The role that sent Alicia Silverstone into career exile: “I went to Africa”
Actors can come and go, but the work they leave behind in the public domain means they are set in stone for some generations of audiences. For a certain demographic of 1990s kids, Alicia Silverstone was a mainstay of the film.
Although she might have been known for her iconic turns in movies like Clueless, some of her first big breaks came in the form of music videos, where she played the love interest in Aerosmith’s music videos for ‘Cryin’, ‘Crazy’ and ‘Amazing’. As the times started to change, what could have been Silverstone’s biggest break yet turned into a disaster from the word go.
In the wake of Clueless becoming a global hit, Silverstone started to get recognised as something more than just ‘The Aerosmith girl’, which, by her own admission, didn’t make her feel very comfortable. When talking to People magazine after the fact, Silverstone talked about being unequipped from fame at the time, saying, “It was very complicated, and I don’t think I knew how to manage it: I didn’t have the foundation, the good tools to deal with it, I wasn’t prepared for it in any way, shape or form. I really had no idea what was happening, and it didn’t feel comfortable”.

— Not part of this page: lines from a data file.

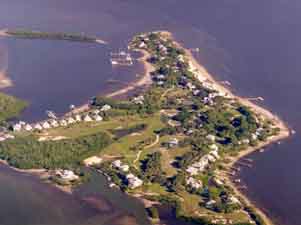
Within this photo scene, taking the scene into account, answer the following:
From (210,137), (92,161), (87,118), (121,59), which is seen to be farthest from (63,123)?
(121,59)

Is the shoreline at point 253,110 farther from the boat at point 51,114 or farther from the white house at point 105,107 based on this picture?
the boat at point 51,114

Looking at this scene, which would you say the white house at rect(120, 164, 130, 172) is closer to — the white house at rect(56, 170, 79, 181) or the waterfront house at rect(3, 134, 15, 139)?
the white house at rect(56, 170, 79, 181)

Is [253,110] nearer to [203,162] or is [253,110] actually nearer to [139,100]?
[139,100]

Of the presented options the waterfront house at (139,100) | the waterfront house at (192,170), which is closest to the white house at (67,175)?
the waterfront house at (192,170)

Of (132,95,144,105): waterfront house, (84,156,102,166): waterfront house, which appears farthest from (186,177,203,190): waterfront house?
(132,95,144,105): waterfront house

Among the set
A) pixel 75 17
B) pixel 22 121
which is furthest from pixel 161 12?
pixel 22 121

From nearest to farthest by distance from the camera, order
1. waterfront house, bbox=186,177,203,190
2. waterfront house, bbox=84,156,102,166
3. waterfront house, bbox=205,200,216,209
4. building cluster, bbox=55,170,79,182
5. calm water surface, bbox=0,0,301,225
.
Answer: waterfront house, bbox=205,200,216,209
waterfront house, bbox=186,177,203,190
building cluster, bbox=55,170,79,182
waterfront house, bbox=84,156,102,166
calm water surface, bbox=0,0,301,225
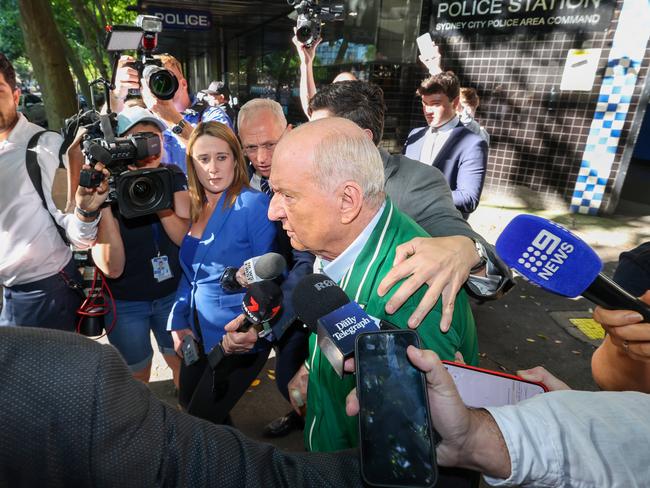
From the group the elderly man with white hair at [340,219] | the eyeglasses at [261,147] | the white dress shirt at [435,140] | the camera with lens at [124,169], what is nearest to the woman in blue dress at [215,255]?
the camera with lens at [124,169]

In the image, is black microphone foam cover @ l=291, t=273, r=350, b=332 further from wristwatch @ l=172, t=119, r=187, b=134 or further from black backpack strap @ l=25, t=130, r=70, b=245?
wristwatch @ l=172, t=119, r=187, b=134

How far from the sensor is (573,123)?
7.68m

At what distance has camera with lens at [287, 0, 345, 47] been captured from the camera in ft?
13.2

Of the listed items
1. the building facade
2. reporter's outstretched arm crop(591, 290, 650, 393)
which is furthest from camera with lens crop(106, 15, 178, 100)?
the building facade

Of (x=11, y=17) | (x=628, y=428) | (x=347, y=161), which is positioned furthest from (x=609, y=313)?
(x=11, y=17)

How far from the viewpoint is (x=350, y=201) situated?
4.88 ft

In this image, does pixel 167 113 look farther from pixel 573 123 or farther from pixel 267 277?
pixel 573 123

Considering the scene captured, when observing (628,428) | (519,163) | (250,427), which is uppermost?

Around the time Clueless was being made, Joel Schumacher was helming his own version of the Batman franchise. Being completely removed from Tim Burton’s dark imagining of the character, Schumacher’s take was much more lighthearted and leaned into the campiness felt in Adam West’s television show. While superstar George Clooney was cast as The Caped Crusader, Silverstone was cast as Barbara Gordon, who would eventually turn into Batgirl.
Though the movie was meant to be lighthearted, it ended up the laughing stock of comic book movies for years, with fans pointing out everything from the anatomically correct Batsuits to the overabundance of ice-based puns courtesy of Arnold Schwarzenegger’s Mr Freeze.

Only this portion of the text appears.